▶ [Task to complete]:
Can you quote exactly the stretch of lines from the one with "Is point 580,333" through the final line of the material, both ends included?

▶ [Available data]:

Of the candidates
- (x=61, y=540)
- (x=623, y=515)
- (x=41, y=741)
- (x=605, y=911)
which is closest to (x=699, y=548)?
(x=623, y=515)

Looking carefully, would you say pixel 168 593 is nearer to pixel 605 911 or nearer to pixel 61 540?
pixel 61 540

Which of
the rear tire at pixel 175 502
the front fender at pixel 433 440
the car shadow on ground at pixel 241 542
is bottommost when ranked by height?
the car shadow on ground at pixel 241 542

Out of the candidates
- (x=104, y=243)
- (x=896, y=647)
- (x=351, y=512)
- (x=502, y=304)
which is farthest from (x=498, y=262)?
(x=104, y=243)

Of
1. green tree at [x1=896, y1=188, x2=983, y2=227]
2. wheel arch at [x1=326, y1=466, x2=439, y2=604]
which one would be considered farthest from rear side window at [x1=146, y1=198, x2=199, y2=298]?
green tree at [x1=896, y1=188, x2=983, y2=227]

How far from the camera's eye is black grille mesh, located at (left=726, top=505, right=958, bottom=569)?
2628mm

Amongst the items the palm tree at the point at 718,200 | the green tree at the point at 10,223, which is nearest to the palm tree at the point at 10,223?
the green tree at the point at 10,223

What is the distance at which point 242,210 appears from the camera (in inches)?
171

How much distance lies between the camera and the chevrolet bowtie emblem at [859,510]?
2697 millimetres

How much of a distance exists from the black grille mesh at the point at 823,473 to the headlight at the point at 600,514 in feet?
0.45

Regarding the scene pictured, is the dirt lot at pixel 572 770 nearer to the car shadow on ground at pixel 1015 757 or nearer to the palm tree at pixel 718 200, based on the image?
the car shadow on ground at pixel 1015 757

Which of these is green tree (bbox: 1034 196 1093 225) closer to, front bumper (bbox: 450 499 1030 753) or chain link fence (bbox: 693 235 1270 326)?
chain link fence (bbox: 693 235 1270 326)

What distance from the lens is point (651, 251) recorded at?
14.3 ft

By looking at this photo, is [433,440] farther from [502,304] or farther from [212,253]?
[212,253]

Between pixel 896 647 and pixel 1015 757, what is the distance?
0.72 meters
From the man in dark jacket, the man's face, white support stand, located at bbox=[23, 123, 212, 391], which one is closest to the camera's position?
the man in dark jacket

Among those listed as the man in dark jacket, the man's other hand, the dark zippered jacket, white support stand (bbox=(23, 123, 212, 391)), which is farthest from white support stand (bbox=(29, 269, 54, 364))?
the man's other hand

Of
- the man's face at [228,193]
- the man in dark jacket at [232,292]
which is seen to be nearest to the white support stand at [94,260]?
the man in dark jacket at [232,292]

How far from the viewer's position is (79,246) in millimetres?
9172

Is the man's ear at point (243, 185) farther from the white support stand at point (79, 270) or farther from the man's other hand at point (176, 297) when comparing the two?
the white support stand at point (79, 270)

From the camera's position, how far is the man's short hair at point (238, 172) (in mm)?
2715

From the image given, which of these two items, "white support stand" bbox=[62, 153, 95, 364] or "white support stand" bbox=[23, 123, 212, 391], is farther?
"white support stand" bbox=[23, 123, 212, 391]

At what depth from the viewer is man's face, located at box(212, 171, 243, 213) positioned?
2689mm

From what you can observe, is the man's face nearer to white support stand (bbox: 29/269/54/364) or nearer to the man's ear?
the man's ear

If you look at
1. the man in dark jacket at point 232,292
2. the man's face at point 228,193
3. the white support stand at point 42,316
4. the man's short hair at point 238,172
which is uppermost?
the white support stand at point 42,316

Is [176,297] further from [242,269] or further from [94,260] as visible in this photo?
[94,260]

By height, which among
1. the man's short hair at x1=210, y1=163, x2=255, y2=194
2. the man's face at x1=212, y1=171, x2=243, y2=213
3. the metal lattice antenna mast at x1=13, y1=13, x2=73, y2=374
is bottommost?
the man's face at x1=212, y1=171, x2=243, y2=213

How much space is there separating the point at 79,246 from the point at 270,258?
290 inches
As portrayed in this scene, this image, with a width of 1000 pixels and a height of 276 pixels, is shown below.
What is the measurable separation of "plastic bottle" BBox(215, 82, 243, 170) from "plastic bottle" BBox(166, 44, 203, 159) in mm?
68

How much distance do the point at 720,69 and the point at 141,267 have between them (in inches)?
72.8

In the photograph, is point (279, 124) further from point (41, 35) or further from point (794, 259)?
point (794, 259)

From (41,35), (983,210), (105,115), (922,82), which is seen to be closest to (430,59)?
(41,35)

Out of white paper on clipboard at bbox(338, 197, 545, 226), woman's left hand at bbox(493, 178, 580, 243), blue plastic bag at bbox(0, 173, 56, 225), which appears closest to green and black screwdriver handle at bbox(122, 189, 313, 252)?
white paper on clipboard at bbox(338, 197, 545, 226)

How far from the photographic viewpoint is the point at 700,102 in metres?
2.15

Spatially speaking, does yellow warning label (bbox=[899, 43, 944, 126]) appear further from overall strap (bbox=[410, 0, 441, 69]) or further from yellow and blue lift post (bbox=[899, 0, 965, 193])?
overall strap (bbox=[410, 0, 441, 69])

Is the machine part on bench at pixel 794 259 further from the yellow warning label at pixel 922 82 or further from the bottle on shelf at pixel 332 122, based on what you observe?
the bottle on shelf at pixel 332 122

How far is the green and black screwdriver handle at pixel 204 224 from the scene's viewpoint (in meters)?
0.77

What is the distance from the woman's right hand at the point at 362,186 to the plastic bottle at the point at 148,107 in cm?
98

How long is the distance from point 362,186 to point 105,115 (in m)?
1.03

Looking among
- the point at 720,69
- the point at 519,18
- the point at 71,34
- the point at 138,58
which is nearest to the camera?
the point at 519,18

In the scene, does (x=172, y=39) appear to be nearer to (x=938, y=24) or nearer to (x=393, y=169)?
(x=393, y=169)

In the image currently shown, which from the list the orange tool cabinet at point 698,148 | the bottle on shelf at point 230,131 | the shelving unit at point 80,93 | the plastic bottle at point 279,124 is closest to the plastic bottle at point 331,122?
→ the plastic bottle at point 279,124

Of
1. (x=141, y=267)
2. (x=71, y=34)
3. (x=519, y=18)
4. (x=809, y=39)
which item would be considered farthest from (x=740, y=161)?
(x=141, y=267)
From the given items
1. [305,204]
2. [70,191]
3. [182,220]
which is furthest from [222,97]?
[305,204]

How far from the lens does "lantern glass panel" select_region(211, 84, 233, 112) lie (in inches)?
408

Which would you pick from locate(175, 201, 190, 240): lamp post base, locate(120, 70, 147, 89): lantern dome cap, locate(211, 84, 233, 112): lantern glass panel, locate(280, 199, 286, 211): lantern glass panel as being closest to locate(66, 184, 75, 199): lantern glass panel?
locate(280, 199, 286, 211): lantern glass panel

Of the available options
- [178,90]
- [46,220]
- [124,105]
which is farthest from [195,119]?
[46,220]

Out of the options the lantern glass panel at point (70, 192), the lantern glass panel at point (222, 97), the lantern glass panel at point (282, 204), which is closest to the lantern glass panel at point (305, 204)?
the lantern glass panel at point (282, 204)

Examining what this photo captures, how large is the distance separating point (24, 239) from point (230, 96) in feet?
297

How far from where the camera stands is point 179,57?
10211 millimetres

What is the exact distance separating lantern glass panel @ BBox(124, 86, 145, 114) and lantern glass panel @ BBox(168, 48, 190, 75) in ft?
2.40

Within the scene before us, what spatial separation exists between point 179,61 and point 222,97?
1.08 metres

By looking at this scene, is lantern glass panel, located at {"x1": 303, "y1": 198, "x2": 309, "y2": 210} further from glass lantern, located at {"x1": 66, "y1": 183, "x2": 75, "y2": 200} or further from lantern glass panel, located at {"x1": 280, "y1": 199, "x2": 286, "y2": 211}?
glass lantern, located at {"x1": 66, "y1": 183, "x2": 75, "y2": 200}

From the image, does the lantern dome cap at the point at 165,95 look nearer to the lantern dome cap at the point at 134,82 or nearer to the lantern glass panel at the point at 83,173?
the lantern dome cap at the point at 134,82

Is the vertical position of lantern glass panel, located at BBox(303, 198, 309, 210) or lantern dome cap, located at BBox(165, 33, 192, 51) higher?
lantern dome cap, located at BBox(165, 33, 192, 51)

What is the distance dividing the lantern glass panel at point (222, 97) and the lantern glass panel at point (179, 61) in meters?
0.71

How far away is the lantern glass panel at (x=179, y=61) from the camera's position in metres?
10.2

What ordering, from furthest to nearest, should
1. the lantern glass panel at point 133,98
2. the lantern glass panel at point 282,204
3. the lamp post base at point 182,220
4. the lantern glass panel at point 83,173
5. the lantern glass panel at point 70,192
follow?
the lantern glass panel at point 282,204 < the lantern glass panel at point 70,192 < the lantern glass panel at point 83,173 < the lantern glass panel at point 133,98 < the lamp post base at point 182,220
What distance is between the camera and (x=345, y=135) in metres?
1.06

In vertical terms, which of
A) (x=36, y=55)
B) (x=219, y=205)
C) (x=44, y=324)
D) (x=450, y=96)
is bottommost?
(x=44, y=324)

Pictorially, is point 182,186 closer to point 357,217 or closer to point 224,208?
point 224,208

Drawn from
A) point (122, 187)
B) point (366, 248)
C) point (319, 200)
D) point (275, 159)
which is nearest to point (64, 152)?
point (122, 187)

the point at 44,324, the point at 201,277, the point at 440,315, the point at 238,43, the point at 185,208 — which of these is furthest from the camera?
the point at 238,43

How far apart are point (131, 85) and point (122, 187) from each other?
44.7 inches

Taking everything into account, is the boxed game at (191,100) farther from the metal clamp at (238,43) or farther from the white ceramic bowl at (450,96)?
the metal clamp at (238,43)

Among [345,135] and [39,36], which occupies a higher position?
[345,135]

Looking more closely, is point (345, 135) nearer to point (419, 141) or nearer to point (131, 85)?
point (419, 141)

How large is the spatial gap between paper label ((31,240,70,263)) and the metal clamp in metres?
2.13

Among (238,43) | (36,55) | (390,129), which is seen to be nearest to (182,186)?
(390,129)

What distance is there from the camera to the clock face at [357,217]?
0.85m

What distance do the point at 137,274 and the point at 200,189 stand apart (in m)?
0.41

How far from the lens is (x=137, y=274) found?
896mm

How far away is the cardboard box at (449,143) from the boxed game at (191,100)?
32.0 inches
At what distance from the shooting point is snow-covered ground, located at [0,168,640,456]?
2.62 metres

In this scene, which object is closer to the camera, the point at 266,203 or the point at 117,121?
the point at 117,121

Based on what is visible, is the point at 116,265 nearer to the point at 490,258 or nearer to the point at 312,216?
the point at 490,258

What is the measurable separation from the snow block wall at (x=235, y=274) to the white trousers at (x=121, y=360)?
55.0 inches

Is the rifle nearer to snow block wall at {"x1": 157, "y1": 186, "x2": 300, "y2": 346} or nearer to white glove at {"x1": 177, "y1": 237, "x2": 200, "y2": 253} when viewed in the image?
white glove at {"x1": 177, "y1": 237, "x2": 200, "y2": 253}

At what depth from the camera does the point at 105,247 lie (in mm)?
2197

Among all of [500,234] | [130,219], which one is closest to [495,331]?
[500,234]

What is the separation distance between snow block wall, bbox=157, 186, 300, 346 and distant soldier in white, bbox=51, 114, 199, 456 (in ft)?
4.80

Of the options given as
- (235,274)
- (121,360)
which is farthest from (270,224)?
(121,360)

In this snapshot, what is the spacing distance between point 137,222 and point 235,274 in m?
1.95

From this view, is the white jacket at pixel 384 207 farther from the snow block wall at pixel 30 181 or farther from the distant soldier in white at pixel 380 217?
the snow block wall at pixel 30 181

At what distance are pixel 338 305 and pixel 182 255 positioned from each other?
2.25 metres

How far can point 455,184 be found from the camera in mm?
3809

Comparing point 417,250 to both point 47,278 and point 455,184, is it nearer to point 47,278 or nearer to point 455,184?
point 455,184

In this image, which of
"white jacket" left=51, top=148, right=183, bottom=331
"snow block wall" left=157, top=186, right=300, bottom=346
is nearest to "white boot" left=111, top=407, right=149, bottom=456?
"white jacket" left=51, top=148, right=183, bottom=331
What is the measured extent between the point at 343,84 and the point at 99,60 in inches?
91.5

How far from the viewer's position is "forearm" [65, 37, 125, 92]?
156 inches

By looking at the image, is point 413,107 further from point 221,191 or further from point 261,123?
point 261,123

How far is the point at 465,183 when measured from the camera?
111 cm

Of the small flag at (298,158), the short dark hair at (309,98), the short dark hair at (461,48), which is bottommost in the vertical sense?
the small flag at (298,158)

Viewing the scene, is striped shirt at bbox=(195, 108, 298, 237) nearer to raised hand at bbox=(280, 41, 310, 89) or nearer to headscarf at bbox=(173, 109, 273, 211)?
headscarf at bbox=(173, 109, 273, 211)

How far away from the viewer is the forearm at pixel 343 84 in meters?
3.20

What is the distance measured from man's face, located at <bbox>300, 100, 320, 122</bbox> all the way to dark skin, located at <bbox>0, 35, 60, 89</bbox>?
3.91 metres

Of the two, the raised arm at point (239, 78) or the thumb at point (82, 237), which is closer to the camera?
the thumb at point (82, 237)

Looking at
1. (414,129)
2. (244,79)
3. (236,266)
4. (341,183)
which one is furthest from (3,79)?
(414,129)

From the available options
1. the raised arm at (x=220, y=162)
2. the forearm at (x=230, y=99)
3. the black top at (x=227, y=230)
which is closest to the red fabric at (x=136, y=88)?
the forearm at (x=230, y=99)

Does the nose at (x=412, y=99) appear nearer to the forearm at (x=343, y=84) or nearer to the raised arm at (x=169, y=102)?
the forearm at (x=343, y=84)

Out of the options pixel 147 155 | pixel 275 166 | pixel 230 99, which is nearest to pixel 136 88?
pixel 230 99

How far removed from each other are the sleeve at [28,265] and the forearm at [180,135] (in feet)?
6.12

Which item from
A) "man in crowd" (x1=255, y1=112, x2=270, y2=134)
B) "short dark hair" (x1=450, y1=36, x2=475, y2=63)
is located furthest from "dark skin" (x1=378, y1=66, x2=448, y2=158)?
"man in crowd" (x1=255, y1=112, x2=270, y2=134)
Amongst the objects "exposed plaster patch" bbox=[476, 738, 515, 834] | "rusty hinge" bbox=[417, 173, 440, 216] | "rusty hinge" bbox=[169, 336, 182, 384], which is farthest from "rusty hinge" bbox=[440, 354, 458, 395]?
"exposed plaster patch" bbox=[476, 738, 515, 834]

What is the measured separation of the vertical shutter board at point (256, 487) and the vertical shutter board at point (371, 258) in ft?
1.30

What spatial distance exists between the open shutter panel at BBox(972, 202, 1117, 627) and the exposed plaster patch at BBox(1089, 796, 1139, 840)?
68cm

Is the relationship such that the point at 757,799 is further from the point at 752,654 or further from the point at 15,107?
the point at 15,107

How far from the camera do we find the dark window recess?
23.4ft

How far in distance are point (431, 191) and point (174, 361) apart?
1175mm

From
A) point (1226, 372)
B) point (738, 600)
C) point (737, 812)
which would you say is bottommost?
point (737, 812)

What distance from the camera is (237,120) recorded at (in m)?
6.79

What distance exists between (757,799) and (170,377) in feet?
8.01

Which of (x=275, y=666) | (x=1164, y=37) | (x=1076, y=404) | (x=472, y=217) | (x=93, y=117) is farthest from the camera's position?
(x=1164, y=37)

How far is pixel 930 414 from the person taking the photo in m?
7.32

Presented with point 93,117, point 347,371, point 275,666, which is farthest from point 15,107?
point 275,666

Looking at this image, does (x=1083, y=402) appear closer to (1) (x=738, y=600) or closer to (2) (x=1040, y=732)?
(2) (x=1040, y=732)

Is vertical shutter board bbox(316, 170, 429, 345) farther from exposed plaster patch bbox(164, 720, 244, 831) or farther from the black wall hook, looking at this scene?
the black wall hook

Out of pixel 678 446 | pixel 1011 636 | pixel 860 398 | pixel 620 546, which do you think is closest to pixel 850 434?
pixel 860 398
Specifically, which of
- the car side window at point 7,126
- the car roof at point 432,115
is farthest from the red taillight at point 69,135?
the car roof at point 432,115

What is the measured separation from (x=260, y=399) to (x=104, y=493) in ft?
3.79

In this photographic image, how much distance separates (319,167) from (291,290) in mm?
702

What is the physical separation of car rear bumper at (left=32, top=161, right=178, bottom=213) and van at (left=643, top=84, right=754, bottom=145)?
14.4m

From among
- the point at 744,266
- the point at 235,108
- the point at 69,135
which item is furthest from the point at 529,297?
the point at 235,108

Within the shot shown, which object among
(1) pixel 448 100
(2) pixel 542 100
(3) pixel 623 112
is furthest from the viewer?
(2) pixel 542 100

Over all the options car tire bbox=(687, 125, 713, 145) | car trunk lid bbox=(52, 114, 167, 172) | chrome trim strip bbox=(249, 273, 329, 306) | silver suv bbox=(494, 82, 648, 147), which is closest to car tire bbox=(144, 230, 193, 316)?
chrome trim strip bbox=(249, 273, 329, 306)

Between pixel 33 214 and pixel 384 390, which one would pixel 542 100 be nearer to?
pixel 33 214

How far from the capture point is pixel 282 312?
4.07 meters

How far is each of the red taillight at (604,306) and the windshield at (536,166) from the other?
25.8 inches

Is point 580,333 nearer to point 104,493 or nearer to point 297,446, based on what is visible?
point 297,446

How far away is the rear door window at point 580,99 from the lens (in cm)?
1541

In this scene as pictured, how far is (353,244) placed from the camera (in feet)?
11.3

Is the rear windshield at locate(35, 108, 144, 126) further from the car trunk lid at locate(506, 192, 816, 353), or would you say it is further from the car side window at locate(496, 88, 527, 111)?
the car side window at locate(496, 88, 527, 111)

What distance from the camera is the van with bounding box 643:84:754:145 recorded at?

▶ [Expected answer]:
Is point 580,333 nearer to point 104,493 or nearer to point 297,446, based on what is visible?
point 297,446

How far away is the rear door window at point 580,99 from the lens (in cm)?
1541

In this scene as pictured, how far is (353,244) placed from the camera (in feet)?
11.3

Is the rear windshield at locate(35, 108, 144, 126) further from the car trunk lid at locate(506, 192, 816, 353), or would you say it is further from the car side window at locate(496, 88, 527, 111)?
the car side window at locate(496, 88, 527, 111)

What distance from the camera is the van with bounding box 643:84:754:145 recorded at?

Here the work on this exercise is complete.